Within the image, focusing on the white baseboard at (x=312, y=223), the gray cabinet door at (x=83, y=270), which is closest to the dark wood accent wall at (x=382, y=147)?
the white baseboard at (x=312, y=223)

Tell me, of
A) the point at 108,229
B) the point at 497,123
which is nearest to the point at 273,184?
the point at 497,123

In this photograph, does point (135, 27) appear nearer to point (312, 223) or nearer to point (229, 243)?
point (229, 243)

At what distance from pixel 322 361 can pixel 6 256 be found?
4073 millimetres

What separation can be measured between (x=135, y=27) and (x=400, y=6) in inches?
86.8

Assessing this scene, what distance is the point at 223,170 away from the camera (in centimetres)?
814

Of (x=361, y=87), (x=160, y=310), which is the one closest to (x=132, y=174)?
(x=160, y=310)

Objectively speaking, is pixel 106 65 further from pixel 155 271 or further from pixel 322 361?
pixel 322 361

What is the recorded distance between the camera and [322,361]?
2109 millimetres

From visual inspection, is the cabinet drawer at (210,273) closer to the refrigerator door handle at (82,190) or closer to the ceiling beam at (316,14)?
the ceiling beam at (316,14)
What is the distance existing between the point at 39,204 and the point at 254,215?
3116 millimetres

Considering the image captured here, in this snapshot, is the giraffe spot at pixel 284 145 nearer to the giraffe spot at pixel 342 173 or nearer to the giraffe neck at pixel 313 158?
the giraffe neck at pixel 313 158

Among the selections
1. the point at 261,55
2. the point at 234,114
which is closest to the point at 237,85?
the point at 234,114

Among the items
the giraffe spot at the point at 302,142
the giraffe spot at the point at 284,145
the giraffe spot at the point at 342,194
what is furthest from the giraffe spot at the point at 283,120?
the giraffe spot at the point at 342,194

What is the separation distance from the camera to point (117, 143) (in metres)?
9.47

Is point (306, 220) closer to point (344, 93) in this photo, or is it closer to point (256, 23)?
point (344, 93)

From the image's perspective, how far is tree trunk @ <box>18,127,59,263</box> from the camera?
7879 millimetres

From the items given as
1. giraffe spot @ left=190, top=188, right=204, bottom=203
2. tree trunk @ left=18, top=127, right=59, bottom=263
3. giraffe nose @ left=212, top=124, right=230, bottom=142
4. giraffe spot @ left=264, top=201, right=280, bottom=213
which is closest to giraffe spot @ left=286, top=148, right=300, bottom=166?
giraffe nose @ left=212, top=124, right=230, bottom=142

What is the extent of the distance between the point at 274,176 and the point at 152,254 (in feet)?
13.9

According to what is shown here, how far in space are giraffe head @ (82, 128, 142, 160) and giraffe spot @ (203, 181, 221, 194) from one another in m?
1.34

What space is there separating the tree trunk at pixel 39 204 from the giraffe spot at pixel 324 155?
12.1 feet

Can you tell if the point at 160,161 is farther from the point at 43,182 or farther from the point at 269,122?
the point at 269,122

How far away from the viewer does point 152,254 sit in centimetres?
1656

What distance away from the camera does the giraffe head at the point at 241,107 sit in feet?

▬▬▬▬▬▬

** WRITTEN REQUEST **
Reproduce every one of the records above word for word, from the first line through the last.

** EXERCISE ANSWER **
Within the image, focusing on the white baseboard at (x=312, y=223), the gray cabinet door at (x=83, y=270), which is closest to the dark wood accent wall at (x=382, y=147)?
the white baseboard at (x=312, y=223)

Tell me, of
A) the point at 108,229
B) the point at 497,123
which is nearest to the point at 273,184?
the point at 497,123

In this photograph, does point (135, 27) appear nearer to point (312, 223) or nearer to point (229, 243)?
point (229, 243)

At what distance from pixel 322 361 can pixel 6 256 be found?
4073 millimetres

What separation can be measured between (x=135, y=27) and (x=400, y=6) in inches?
86.8

Assessing this scene, what distance is the point at 223,170 away from the camera (in centimetres)?
814

Of (x=361, y=87), (x=160, y=310), which is the one closest to (x=132, y=174)?
(x=160, y=310)

Objectively speaking, is pixel 106 65 further from pixel 155 271 or further from pixel 322 361?
pixel 322 361

What is the recorded distance between the camera and [322,361]?
2109 millimetres

From visual inspection, is the cabinet drawer at (210,273) closer to the refrigerator door handle at (82,190) or closer to the ceiling beam at (316,14)?
the ceiling beam at (316,14)
What is the distance existing between the point at 39,204 and the point at 254,215?
3116 millimetres

Considering the image captured here, in this snapshot, is the giraffe spot at pixel 284 145 nearer to the giraffe spot at pixel 342 173 or nearer to the giraffe neck at pixel 313 158?
the giraffe neck at pixel 313 158

Among the selections
1. the point at 261,55
2. the point at 234,114
which is closest to the point at 237,85?
the point at 234,114

Among the items
the giraffe spot at the point at 302,142
the giraffe spot at the point at 284,145
the giraffe spot at the point at 342,194
what is furthest from the giraffe spot at the point at 283,120?
the giraffe spot at the point at 342,194

What is the separation distance from the camera to point (117, 143) (in metres)?
9.47

Is point (306, 220) closer to point (344, 93) in this photo, or is it closer to point (256, 23)?
point (344, 93)

From the image's perspective, how far is tree trunk @ <box>18,127,59,263</box> from the camera?
7879 millimetres

From the items given as
1. giraffe spot @ left=190, top=188, right=204, bottom=203
2. tree trunk @ left=18, top=127, right=59, bottom=263
3. giraffe nose @ left=212, top=124, right=230, bottom=142
4. giraffe spot @ left=264, top=201, right=280, bottom=213
which is closest to giraffe spot @ left=286, top=148, right=300, bottom=166?
giraffe nose @ left=212, top=124, right=230, bottom=142

What is the extent of the distance between the point at 274,176 and the point at 152,254 (in feet)?
13.9

According to what is shown here, how far in space are giraffe head @ (82, 128, 142, 160) and giraffe spot @ (203, 181, 221, 194) from one another in m?
1.34

What space is there separating the tree trunk at pixel 39 204 from the giraffe spot at pixel 324 155?
12.1 feet

Can you tell if the point at 160,161 is farther from the point at 43,182 or farther from the point at 269,122?
the point at 269,122

How far away from the viewer does point 152,254 sit in centimetres?
1656

What distance away from the camera does the giraffe head at the point at 241,107 sit in feet?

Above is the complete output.